─── SUPPLIED ENTRIES
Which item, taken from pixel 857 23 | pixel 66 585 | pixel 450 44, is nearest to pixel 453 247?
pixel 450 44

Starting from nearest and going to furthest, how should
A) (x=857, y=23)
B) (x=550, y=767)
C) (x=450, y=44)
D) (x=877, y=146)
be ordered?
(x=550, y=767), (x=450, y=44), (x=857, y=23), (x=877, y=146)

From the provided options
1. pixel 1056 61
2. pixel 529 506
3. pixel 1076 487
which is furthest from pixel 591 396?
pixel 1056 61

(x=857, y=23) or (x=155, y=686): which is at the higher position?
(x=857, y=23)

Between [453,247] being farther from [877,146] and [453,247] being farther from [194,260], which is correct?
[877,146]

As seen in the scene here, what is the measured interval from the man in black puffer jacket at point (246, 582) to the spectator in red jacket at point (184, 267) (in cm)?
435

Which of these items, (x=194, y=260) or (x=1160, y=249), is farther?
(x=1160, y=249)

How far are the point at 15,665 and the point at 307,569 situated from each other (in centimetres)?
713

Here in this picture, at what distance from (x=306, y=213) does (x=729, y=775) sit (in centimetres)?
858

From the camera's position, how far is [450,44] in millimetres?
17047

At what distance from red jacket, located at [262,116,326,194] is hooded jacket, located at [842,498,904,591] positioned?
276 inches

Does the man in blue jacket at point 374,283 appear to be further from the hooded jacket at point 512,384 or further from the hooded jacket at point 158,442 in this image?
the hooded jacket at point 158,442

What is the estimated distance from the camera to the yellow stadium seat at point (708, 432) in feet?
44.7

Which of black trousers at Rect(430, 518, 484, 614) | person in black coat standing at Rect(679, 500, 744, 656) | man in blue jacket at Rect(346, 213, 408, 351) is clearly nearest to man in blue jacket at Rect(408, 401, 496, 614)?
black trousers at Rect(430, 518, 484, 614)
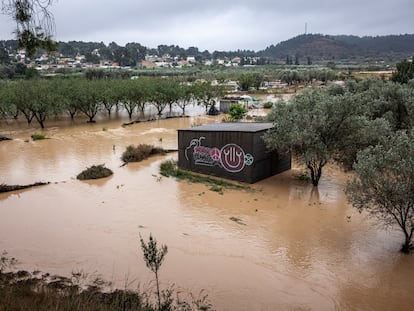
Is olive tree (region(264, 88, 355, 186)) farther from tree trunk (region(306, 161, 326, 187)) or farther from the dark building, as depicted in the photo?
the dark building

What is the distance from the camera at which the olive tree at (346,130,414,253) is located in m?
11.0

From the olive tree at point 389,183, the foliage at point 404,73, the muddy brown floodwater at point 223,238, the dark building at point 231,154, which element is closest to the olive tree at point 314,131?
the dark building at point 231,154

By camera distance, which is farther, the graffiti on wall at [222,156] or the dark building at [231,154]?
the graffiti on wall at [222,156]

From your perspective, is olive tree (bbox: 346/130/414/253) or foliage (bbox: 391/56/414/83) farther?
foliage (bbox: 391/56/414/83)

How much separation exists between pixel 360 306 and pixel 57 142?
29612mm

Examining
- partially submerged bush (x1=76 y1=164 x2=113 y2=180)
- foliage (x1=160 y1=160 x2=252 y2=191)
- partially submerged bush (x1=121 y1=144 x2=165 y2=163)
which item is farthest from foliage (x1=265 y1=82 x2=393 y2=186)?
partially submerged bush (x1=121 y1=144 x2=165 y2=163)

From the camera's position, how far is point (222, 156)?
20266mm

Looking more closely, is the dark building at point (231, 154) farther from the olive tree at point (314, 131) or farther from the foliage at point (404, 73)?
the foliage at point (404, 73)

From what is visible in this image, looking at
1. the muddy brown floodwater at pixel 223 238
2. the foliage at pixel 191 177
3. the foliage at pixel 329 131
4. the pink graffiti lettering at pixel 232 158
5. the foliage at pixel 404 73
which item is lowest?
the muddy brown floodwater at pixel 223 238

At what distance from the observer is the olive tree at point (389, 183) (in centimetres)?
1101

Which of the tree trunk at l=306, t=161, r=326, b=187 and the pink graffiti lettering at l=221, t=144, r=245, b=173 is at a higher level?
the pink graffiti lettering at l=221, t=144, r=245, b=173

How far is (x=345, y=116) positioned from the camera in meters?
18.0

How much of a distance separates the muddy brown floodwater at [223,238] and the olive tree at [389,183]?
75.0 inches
──────
─── SUPPLIED ENTRIES
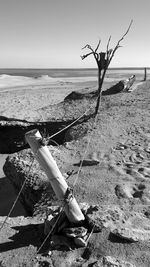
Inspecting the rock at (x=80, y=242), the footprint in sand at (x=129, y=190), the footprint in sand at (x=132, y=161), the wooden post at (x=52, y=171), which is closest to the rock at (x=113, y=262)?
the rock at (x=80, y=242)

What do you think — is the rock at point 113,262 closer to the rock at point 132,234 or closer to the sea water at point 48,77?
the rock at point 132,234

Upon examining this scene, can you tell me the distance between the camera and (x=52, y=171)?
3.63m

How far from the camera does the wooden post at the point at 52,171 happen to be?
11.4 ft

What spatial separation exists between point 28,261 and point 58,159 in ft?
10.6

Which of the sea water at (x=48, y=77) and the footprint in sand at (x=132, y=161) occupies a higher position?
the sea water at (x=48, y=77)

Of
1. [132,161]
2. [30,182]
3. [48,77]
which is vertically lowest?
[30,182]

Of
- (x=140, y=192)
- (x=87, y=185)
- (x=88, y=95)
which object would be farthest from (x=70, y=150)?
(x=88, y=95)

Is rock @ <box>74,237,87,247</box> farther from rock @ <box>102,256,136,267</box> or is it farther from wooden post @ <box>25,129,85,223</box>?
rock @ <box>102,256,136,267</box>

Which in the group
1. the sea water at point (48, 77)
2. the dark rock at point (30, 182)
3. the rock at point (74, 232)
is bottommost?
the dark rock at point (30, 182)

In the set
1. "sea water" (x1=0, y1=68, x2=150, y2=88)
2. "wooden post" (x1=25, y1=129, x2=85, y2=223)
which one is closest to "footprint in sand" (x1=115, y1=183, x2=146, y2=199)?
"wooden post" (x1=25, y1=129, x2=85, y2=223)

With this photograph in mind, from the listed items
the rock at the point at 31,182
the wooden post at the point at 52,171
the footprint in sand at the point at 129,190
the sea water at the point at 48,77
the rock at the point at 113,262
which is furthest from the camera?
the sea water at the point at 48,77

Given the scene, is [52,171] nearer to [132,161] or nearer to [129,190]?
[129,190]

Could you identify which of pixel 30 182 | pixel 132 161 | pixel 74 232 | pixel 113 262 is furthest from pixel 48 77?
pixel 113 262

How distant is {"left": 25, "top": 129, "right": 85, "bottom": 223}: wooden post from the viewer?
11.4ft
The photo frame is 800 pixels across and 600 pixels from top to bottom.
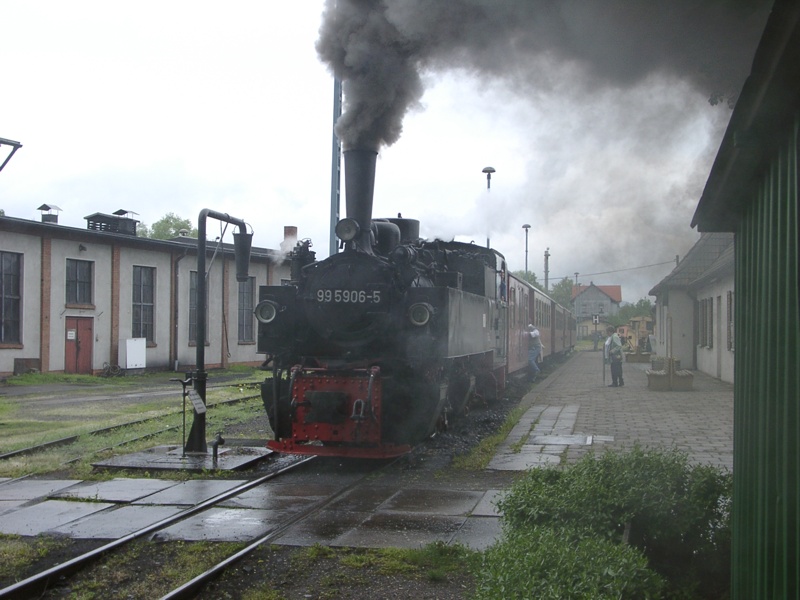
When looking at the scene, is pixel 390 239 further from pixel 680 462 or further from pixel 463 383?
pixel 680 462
──────
─── SUPPLIED ENTRIES
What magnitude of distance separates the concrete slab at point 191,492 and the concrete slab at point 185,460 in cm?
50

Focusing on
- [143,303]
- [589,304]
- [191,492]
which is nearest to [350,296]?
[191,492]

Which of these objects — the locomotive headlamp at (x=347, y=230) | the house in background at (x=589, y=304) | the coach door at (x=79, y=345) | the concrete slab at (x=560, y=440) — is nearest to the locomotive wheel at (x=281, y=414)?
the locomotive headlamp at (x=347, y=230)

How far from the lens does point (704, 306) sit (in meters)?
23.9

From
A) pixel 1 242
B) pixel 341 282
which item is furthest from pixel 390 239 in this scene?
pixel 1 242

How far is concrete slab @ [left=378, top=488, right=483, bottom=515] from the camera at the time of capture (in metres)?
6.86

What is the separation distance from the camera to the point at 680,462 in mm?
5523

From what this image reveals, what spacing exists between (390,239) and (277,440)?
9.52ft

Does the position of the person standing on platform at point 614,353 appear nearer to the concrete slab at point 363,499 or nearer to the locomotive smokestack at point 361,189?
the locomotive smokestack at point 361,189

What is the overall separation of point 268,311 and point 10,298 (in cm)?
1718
──────
* [WORK TO DO] Gather every line in the items above that contains the word "submerged", copying each line in full.

* [SOLUTION]
- partially submerged bush (x1=76 y1=164 x2=113 y2=180)
- partially submerged bush (x1=121 y1=144 x2=165 y2=163)
partially submerged bush (x1=121 y1=144 x2=165 y2=163)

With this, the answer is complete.